Janji sebagai bentuk Kesinambungan
antara PL dan PB
Keselarasan
hakiki antara PL dan PB terletak pada
Allah sendiri, melalui janji-Nya yang diwujudkan di dalam Yesus Kristus. Namum
sebelum sampai kepada Yesus Kristus (PB) kita harus mengtahui terlebih dahulu
mengetahui janji-janji Allah dalam PL sebagai landasan yang menuju kepada
penggenapan Yesus sang Mesias. Perjanjian Lama sangat menekankan pengharapan
akan masa depan, akan datangnya seorang penebus dan pembebas bagi Bangsa
Israel.
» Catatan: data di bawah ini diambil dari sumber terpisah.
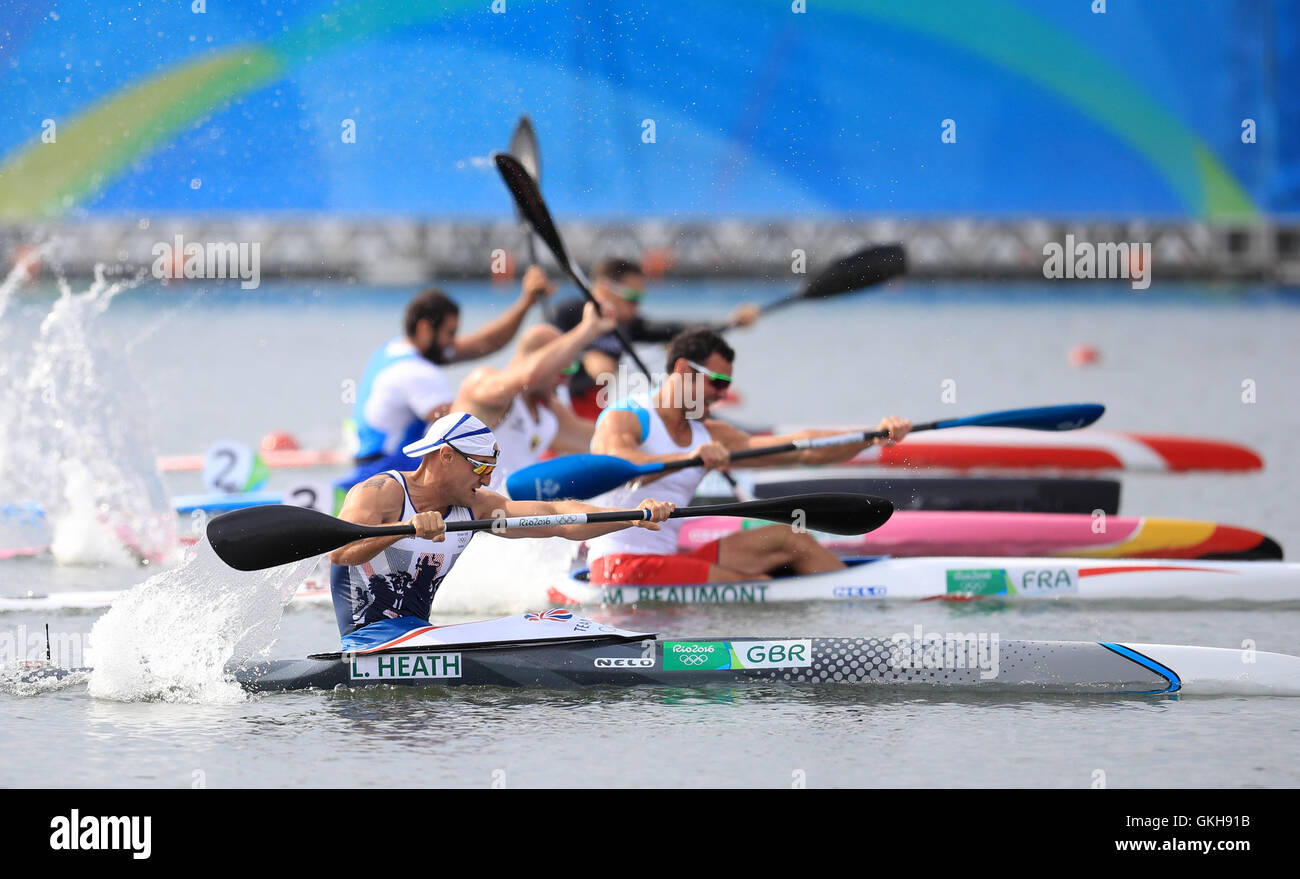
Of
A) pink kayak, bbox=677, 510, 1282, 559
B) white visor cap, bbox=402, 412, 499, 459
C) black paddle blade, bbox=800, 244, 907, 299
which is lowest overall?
pink kayak, bbox=677, 510, 1282, 559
Hal tersebut terlihat sangat jelas melalui tulisan-tulisan tertua,
eskatologi para nabi dan disusul tulisan-tulisan terkemudian. Karena jika dilihat secara keseluruhan Janji
Allah dapat digolongkan menjadi dua bagian yaitu Janji sebelum kedatangan
Kristus dan setelah kedatangan Kristus. Perjanjian ini sepenuhnya adalah
inisiatif Allah, Allahlah yang memulai menggagas permulaan perjanjian ini. perjanjian
yang bersifat khusus antara Allah dan manusia yang dibuat bukan berdasarkan
kesepakatan yang sejajar tetapi inisiatif dipegang oleh Allah dan didasarkan
kerelaan-Nya mengikat diri dengan ciptaan-Nya.[2]
Perjanjian
Allah pertama kali dinyatakan kepada Adam melalui larangan Allah kepada Adam
untuk tidak memakan pohon pengetahuan tentang yang baik dan tentang yang jahat,
meskipun dalam kitab Kejadian tidak dinyatakan langsung sebagai suatu
perjanjian. Manusia diciptakan Tuhan karena Tuhan memiliki maksud dan tujuan,
manusia menjadi agennya Tuhan, Adam merupakan pengantara pertama sebelum jatuh
di dalam dosa. Kejatuhan manusia kedalam dosa menjadikan Allah berusaha
memulihkan manusia. Sampai pada masa Nuh (Kejadian 9:9-12), Abraham/Patriak ( Kej 12:1-3), Musa (Kel 19:5-6), Daud/monarki
(2 Samuel 7:12-17),
Para Nabi (Yer. 31:31-34), Janji Tuhan tetap berlangsung secara berkelanjutan,
janji yang di nyatakan itu berkaitan dengan janji berkat, tanah dan keselamatan. Penantian penggenapan
janji-janji Tuhan mengenai seseorang yang akan menyelamatkan umat manusia
tergenapai di dalam diri Yesus yang dinyatakan di dalam PB.
Dalam
Perjanjian Baru, berkesinambungan dengan tujuan atau pandangan Perjanjian Lama,
yakni bahwa Perjanjian Baru mengutamakan penggenapan janji dan
pengharapan-pengharapan yang terdapat dalam Perjanjian Lama. Di kejadian 3:15 Allah
mengumumkan permusuhan antara setan dan
umat manusia (protevangelium), kelanjutan
dari pemberitaan itu adalah penggenapan kemenangan Yesus Kristus atas setan
diatas kayu salib (KoL. 2:14-15; Ibr. 2:14),dengan kekalahan setan maka berdampak
kepada keselamatan manusia, terjadi pemulihan hubungan antara manusia dengan
Allah. Dalam perjanjian Baru Yesus lah sebagai Mesias yang menjadi penggenapan
puncak sang penebus yang dinanti-nantikan dalam Perjanjian Lama. Yesus sebagai
anak domba yang dikorbankan untuk menebus dosa umat manusia. Yohanes Pembaptis
mengatakan secara langsung bahwa Yesus adalah "Anak Domba Allah".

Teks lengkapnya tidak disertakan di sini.